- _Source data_
################

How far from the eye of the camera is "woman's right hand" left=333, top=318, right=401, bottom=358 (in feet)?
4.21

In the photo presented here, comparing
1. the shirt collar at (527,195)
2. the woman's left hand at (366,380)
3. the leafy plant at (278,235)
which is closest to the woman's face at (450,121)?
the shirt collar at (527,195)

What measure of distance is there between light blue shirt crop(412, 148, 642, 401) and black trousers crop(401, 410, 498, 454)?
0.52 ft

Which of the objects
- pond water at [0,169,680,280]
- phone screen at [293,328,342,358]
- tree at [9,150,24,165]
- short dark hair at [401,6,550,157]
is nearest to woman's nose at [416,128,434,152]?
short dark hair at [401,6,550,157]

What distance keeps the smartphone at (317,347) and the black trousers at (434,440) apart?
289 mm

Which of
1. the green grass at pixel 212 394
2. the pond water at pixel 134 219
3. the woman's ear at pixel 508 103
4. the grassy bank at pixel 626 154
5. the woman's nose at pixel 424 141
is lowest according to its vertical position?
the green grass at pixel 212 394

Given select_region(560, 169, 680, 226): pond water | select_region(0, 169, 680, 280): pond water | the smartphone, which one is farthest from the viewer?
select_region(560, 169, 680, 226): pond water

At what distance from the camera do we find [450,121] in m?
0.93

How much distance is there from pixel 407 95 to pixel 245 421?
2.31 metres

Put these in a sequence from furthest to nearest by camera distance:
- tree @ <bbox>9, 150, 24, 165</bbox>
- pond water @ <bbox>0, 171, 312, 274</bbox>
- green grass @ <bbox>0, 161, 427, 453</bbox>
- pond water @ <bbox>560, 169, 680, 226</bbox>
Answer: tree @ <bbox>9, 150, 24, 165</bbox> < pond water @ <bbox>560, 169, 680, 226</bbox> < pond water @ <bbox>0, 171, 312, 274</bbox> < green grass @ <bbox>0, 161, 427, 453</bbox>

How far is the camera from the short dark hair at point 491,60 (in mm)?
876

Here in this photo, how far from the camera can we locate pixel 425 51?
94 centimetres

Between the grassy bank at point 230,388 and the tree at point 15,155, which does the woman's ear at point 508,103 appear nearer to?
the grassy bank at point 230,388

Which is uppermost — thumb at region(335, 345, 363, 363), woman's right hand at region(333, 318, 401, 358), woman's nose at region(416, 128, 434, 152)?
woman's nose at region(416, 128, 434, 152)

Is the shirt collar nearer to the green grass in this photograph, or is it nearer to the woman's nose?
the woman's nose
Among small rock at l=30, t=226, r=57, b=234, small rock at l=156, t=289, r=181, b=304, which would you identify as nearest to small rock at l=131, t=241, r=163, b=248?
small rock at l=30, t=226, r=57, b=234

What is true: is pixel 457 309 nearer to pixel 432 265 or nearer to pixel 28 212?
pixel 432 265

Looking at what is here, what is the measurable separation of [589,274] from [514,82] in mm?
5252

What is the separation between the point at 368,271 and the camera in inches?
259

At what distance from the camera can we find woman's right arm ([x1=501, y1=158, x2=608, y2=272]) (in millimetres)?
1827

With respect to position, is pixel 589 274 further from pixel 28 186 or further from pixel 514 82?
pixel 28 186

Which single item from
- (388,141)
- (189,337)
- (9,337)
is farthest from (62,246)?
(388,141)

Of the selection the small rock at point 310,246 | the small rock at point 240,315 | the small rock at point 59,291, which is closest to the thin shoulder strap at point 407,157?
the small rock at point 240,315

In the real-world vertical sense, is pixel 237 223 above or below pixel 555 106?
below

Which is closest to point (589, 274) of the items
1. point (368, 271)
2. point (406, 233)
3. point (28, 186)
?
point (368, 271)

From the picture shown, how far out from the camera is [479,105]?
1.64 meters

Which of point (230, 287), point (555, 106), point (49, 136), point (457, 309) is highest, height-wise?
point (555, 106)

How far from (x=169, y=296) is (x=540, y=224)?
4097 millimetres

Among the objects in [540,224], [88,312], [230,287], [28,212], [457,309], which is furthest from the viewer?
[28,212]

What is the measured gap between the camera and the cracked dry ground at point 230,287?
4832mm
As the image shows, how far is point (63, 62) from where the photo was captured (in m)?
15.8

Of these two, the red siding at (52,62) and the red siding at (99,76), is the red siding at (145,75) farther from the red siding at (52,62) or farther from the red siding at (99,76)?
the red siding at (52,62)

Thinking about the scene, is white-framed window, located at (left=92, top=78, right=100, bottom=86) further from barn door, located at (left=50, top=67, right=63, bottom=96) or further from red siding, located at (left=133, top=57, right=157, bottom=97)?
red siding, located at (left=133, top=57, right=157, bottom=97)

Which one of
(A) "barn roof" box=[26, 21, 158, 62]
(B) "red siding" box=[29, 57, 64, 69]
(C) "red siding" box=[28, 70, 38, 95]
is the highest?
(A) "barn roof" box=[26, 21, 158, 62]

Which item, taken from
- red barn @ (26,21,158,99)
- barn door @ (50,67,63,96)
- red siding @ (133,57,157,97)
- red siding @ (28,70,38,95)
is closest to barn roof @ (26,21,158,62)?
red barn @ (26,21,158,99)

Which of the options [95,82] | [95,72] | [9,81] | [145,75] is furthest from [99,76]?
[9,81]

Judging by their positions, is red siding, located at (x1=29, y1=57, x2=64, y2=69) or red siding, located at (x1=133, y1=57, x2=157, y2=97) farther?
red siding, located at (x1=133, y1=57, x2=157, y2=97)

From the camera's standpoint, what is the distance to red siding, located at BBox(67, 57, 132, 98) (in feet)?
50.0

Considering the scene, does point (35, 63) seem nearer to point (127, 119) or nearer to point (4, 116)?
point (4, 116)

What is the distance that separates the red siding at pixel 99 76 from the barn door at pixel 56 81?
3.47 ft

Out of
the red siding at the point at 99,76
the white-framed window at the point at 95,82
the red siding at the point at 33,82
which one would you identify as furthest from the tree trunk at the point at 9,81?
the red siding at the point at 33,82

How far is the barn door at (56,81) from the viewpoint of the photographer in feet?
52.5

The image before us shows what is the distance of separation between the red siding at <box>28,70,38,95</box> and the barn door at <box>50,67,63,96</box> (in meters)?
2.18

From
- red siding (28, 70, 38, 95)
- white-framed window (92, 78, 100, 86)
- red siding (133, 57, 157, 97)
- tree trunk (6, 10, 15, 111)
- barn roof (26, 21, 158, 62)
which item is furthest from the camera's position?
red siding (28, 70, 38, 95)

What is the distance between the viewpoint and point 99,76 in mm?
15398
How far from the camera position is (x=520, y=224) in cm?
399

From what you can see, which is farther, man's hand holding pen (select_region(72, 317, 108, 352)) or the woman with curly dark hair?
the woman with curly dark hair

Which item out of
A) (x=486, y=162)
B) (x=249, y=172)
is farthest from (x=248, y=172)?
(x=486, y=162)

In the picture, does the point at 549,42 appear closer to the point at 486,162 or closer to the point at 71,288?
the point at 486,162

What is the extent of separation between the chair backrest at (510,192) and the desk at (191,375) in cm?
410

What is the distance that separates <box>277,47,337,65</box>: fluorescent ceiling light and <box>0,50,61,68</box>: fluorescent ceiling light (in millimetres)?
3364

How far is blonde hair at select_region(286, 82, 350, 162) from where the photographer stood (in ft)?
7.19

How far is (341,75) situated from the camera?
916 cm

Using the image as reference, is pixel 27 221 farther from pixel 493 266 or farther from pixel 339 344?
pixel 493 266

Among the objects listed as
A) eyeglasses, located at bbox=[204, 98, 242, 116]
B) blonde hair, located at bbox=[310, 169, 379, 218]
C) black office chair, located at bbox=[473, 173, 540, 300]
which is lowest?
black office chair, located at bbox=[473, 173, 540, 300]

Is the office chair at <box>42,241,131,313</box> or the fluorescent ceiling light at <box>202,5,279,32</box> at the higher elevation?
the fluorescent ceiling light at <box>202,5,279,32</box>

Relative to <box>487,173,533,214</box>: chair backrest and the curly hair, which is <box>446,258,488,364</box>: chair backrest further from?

################

- _Work required_
Exactly reproduce every record.

- _Written solution_
How far from the eye of the camera is "woman's right hand" left=333, top=318, right=401, bottom=358 (in feet)?
4.21

In the photo presented here, comparing
1. the shirt collar at (527,195)
2. the woman's left hand at (366,380)
3. the leafy plant at (278,235)
which is closest to the woman's face at (450,121)?
the shirt collar at (527,195)

What measure of distance is there between light blue shirt crop(412, 148, 642, 401) and black trousers crop(401, 410, 498, 454)?
0.52 ft

Which of the objects
- pond water at [0,169,680,280]
- phone screen at [293,328,342,358]
- tree at [9,150,24,165]
- short dark hair at [401,6,550,157]
is nearest to woman's nose at [416,128,434,152]?
short dark hair at [401,6,550,157]

What distance keeps the smartphone at (317,347) and the black trousers at (434,440) apart?
289 mm

Which of
1. the green grass at pixel 212 394
2. the pond water at pixel 134 219
3. the woman's ear at pixel 508 103
4. the grassy bank at pixel 626 154
5. the woman's nose at pixel 424 141
is lowest according to its vertical position?
the green grass at pixel 212 394

Given select_region(560, 169, 680, 226): pond water | select_region(0, 169, 680, 280): pond water | the smartphone, which one is farthest from the viewer?
select_region(560, 169, 680, 226): pond water

At what distance from the camera do we find [450,121] in m?
0.93

How much distance is there from pixel 407 95 to pixel 245 421?
2.31 metres

Put these in a sequence from furthest to nearest by camera distance:
- tree @ <bbox>9, 150, 24, 165</bbox>
- pond water @ <bbox>0, 171, 312, 274</bbox>
- green grass @ <bbox>0, 161, 427, 453</bbox>
- pond water @ <bbox>560, 169, 680, 226</bbox>
Answer: tree @ <bbox>9, 150, 24, 165</bbox> < pond water @ <bbox>560, 169, 680, 226</bbox> < pond water @ <bbox>0, 171, 312, 274</bbox> < green grass @ <bbox>0, 161, 427, 453</bbox>

How far is the camera from the short dark hair at point 491,60 (in mm)?
876

Here in this photo, how far from the camera can we locate pixel 425 51?
94 centimetres

Between the grassy bank at point 230,388 and the tree at point 15,155, which does the woman's ear at point 508,103 appear nearer to?
the grassy bank at point 230,388

Which is uppermost — thumb at region(335, 345, 363, 363), woman's right hand at region(333, 318, 401, 358), woman's nose at region(416, 128, 434, 152)?
woman's nose at region(416, 128, 434, 152)

Is the shirt collar nearer to the green grass in this photograph, or is it nearer to the woman's nose?
the woman's nose
Among small rock at l=30, t=226, r=57, b=234, small rock at l=156, t=289, r=181, b=304, which would you identify as nearest to small rock at l=131, t=241, r=163, b=248?
small rock at l=30, t=226, r=57, b=234

What is true: is pixel 457 309 nearer to pixel 432 265 or nearer to pixel 28 212?
pixel 432 265

Looking at what is here, what is the measurable separation of [589,274] from [514,82] in mm?
5252

What is the separation between the point at 368,271 and the camera in inches?
259

At what distance from the camera can we find woman's right arm ([x1=501, y1=158, x2=608, y2=272]) (in millimetres)?
1827

With respect to position, is pixel 589 274 further from pixel 28 186 or further from pixel 514 82?
pixel 28 186

Which single item from
- (388,141)
- (189,337)
- (9,337)
is farthest from (62,246)?
(388,141)

Of the selection the small rock at point 310,246 | the small rock at point 240,315 | the small rock at point 59,291, which is closest to the thin shoulder strap at point 407,157?
the small rock at point 240,315

In the real-world vertical sense, is pixel 237 223 above or below pixel 555 106?
below

Which is closest to point (589, 274) of the items
1. point (368, 271)
2. point (406, 233)
3. point (28, 186)
?
point (368, 271)

From the picture shown, how far out from the camera is [479,105]?
1.64 meters

Which of point (230, 287), point (555, 106), point (49, 136), point (457, 309) is highest, height-wise?
point (555, 106)

How far from (x=169, y=296) is (x=540, y=224)?
4097 millimetres

Among the objects in [540,224], [88,312], [230,287], [28,212], [457,309], which is furthest from the viewer?
[28,212]

What is the measured gap between the camera and the cracked dry ground at point 230,287?
4832mm
As the image shows, how far is point (63, 62) from where the photo was captured (in m)?
15.8

Of these two, the red siding at (52,62) and the red siding at (99,76), is the red siding at (145,75) farther from the red siding at (52,62) or farther from the red siding at (99,76)?
the red siding at (52,62)

Thinking about the scene, is white-framed window, located at (left=92, top=78, right=100, bottom=86) further from barn door, located at (left=50, top=67, right=63, bottom=96) or further from red siding, located at (left=133, top=57, right=157, bottom=97)?
red siding, located at (left=133, top=57, right=157, bottom=97)

Which one of
(A) "barn roof" box=[26, 21, 158, 62]
(B) "red siding" box=[29, 57, 64, 69]
(C) "red siding" box=[28, 70, 38, 95]
is the highest?
(A) "barn roof" box=[26, 21, 158, 62]

Which item, taken from
- red barn @ (26,21,158,99)
- barn door @ (50,67,63,96)
- red siding @ (133,57,157,97)
- red siding @ (28,70,38,95)
is closest to barn roof @ (26,21,158,62)?
red barn @ (26,21,158,99)

Which of the options [95,82] | [95,72] | [9,81] | [145,75] is furthest from [99,76]?
[9,81]

Judging by their positions, is red siding, located at (x1=29, y1=57, x2=64, y2=69) or red siding, located at (x1=133, y1=57, x2=157, y2=97) farther?
red siding, located at (x1=133, y1=57, x2=157, y2=97)

From the camera's standpoint, what is the distance to red siding, located at BBox(67, 57, 132, 98) (in feet)?
50.0

Considering the scene, does point (35, 63) seem nearer to point (127, 119) or nearer to point (4, 116)?
point (4, 116)

What is the distance that separates the red siding at pixel 99 76 from the barn door at pixel 56 81?
3.47 ft

Out of
the red siding at the point at 99,76
the white-framed window at the point at 95,82
the red siding at the point at 33,82
which one would you identify as furthest from the tree trunk at the point at 9,81?
the red siding at the point at 33,82

How far is the barn door at (56,81) from the viewpoint of the photographer in feet?
52.5

The image before us shows what is the distance of separation between the red siding at <box>28,70,38,95</box> and the barn door at <box>50,67,63,96</box> (in meters)?
2.18

From
- red siding (28, 70, 38, 95)
- white-framed window (92, 78, 100, 86)
- red siding (133, 57, 157, 97)
- tree trunk (6, 10, 15, 111)
- barn roof (26, 21, 158, 62)
which item is furthest from the camera's position?
red siding (28, 70, 38, 95)

What is the distance between the viewpoint and point 99,76 in mm?
15398
How far from the camera position is (x=520, y=224) in cm?
399

From what you can see, which is farther, man's hand holding pen (select_region(72, 317, 108, 352)) or the woman with curly dark hair?
the woman with curly dark hair

Which item out of
A) (x=486, y=162)
B) (x=249, y=172)
is farthest from (x=248, y=172)?
(x=486, y=162)

In the picture, does the point at 549,42 appear closer to the point at 486,162 or closer to the point at 71,288?
the point at 486,162

What is the extent of separation between the chair backrest at (510,192) and the desk at (191,375) in cm?
410

What is the distance that separates <box>277,47,337,65</box>: fluorescent ceiling light and <box>0,50,61,68</box>: fluorescent ceiling light (in millimetres)?
3364

How far is blonde hair at select_region(286, 82, 350, 162) from where the photographer stood (in ft)?
7.19

How far is (341,75) situated from the camera?
916 cm

Using the image as reference, is pixel 27 221 farther from pixel 493 266 or farther from pixel 339 344?
pixel 493 266

Among the objects listed as
A) eyeglasses, located at bbox=[204, 98, 242, 116]
B) blonde hair, located at bbox=[310, 169, 379, 218]
C) black office chair, located at bbox=[473, 173, 540, 300]
which is lowest?
black office chair, located at bbox=[473, 173, 540, 300]

Is the office chair at <box>42,241,131,313</box> or the fluorescent ceiling light at <box>202,5,279,32</box> at the higher elevation?
the fluorescent ceiling light at <box>202,5,279,32</box>

Relative to <box>487,173,533,214</box>: chair backrest and the curly hair, which is <box>446,258,488,364</box>: chair backrest further from?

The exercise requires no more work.